А себя он топить не станет.
— Почему не сейчас? Почему именно месяц?
— По условиям договора — до первого июня всё должно быть готово. То есть без малого через три недели. Если он пойдёт на попятную и отменит в одностороннем порядке нашу сделку — там такая неустойка, что без причины он вряд ли на это решится. Вот поэтому, прошу, заверь его, что согласен. Выжди этот месяц, а потом поступай, как хочешь… Даже больше скажу — я сам вас отправлю. В Питер. Есть у меня там надёжный человек, он всё устроит. Гайдамак потом замучается вас искать. Да и не до того ему будет.
Шаламов замолчал, и чем дольше он молчал, тем сильнее мрачнел.
— Я не хочу обманывать Веронику. По отношению к ней это будет нечестно. Я не смогу…
— Здрасьте — пожалуйста! Не бывает так, чтоб и волки сыты, и овцы целы. Тут уж решай, кто тебе дороже. Она или Эмилия с мамой.
До двух ночи длился их разговор. Мать уже уснула давно, когда Шаламов отправился домой — ночевать у родителей отказался, хотя отец и предлагал. Предлагал, кстати, не только ночёвку, но и распить коньяк — «за удачный исход безнадёжного дела».
Шаламов брёл по ночным улицам и чувствовал себя опустошённым. Отец, конечно, всё очень толково и доходчиво разложил по полочкам. Да, у Гайдамака больше и денег, и власти, и возможностей. Но при всём при том он просто недооценил природной изворотливости отца, его какого-то врождённого чутья находить лазейки и выходы.
«Мне нужно время, всего три недели», — упрашивал отец. И тогда Шаламов сможет освободиться от этого гнёта, забрать Эм и рвануть в Питер. А что? Он давно мечтал осесть именно в Питере, вокруг которого вопреки стремительному течению времени так и витала притягательная и таинственная аура «Серебряного века». К поэзии он вообще-то был не чуток. Кроме рифмы ничего не улавливал. Но не одними же поэтами пограничья веков соткана та аура. Есть же Зощенко, Хармс, Шварц, Стругацкие. И погода в Петербурге под стать: уныло-меланхоличная. И всякие там мосты, каналы, острова, дворцы. Хотя с Эм он бы и на Камчатку рванул и куда угодно, если приспичит.

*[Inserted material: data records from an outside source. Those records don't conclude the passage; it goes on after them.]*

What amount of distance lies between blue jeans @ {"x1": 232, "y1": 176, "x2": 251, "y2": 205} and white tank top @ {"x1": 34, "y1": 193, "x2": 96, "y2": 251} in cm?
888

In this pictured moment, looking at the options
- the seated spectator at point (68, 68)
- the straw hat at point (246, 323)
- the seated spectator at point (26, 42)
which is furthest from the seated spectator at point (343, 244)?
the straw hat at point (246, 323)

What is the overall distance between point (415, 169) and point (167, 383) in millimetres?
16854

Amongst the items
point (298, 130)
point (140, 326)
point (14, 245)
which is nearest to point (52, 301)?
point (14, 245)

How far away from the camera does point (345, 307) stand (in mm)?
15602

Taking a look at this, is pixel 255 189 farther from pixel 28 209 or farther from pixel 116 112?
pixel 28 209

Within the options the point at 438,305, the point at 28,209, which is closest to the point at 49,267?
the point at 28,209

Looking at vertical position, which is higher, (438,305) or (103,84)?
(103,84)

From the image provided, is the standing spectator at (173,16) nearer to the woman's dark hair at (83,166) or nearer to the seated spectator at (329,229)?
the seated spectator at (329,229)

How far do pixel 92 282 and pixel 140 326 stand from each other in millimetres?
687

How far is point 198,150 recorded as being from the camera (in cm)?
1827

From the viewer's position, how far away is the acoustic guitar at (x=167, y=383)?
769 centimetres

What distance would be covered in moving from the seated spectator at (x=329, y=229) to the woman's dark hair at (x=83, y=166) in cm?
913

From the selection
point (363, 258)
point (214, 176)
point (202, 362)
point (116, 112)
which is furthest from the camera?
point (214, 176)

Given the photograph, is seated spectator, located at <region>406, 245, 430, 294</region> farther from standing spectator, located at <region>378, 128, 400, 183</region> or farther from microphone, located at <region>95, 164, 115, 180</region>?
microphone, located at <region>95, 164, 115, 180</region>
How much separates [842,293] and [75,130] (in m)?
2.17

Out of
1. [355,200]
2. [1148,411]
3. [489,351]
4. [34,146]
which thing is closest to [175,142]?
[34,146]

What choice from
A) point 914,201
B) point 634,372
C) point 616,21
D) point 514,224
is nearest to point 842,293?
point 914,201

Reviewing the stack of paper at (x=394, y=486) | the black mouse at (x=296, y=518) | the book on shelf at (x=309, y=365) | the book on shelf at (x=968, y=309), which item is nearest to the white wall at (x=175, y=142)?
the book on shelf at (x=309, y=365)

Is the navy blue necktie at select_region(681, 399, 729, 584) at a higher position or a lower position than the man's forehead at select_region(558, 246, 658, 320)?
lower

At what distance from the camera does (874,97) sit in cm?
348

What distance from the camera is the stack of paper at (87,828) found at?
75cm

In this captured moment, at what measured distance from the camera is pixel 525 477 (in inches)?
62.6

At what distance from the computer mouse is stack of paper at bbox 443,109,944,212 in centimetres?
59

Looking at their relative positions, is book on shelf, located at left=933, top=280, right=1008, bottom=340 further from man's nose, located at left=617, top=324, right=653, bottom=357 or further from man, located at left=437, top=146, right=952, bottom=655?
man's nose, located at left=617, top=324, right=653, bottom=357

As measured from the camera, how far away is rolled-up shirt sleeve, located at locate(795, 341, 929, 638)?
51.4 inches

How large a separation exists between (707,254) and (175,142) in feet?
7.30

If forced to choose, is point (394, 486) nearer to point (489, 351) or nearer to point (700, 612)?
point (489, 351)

Осталось отыграть свою часть, самую сложную часть, в этой партитуре — изобразить перед Никой готовность быть вместе на веки вечные, как просил отец. Стыдно было перед ней до ужаса, до тошноты и отвращения, но отец — ещё тот манипулятор, сумел внушить, что жертвуя своим душевным комфортом, он спасает маму и Эм.
«Это ради Эм», — повторил он про себя как мантру и шагнул в родной подъезд.